Although some people may disagree, my recommendation is to capture your digital images in TIFF format, if your camera allows it. TIFF images do not utilize the lossy compression scheme that the JPEG file format does and therefore produce a higher-quality image.
There are downsides to capturing your images as TIFFs:
^ The file size is much larger and will therefore fill up your camera's memory card faster.
^ It takes a little longer to record the image to your camera after you capture it, so your camera may be hung up for as little as a second or two to as long as 30 seconds.
If your cameras can only capture images in JPEG format, then select the highest-quality JPEG setting possible (such as High, Fine, or Large). The result will be the lowest amount of compression and therefore a higher-quality image.
Even if you decide to capture your image as a JPEG, if you feel that you are going to be opening, editing, and resaving the image, be sure and save the file on your hard drive or external media as a TIFF.
You can apply LZW compression, which is a lossless compression scheme, to your TIFF image, which makes your file size a bit smaller without deleting image data.

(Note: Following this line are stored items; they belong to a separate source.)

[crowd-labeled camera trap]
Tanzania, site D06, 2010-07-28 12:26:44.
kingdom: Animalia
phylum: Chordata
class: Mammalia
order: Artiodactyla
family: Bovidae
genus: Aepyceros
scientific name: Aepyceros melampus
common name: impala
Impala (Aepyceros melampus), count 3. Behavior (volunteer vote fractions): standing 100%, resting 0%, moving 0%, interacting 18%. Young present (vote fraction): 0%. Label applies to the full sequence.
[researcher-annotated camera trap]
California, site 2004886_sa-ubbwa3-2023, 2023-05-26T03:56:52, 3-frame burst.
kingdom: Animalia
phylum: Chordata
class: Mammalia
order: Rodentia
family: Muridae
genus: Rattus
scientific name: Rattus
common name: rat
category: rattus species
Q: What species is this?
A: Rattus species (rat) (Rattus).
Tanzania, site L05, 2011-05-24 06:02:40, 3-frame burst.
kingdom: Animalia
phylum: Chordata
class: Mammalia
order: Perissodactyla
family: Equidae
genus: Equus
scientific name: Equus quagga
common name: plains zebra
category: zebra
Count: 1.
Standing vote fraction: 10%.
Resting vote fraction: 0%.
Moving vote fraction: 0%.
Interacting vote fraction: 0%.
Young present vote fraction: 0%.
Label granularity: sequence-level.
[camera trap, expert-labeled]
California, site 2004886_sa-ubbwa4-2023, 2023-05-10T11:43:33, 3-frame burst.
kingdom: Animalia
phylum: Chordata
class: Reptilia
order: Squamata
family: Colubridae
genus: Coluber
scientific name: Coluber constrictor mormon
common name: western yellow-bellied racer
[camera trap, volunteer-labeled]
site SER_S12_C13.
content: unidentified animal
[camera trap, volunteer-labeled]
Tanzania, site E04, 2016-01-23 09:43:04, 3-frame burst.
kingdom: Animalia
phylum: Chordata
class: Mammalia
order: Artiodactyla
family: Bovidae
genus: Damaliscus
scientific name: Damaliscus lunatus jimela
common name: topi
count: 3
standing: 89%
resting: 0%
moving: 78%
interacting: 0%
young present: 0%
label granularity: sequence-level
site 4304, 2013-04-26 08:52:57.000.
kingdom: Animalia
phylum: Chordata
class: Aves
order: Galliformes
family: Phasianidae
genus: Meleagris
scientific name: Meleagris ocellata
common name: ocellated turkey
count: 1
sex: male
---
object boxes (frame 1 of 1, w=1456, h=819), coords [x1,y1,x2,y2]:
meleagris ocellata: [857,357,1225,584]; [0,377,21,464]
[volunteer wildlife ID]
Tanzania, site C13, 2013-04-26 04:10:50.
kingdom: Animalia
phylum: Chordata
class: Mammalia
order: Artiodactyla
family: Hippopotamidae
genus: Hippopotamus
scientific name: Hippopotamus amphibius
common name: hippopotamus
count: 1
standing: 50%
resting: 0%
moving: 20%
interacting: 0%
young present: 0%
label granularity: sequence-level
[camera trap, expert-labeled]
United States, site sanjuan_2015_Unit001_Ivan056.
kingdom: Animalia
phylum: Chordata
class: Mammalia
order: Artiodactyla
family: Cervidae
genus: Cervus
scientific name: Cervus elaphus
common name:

Nothing beats running a test. Shoot the same subject using TIFF and JPEG modes (of various quality settings). Print out prints of varying sizes and check the results. You may find that for your specific needs, a high-quality JPEG will be sufficient in most cases, except where you need a very large-size print.
If you are scanning prints to bring into Album for editing or inclusion into a creation, be sure and save them as TIFFs as well.
See more details on resolution and file formats in Chapter 3.
Calibrating your monitor is essential to having the best editing environment possible. You should also set up your work environment and desktop so that you have no distractions when you edit your photos. For all you need to know about calibrating your monitor and optimizing your editing environment, see Chapter 10.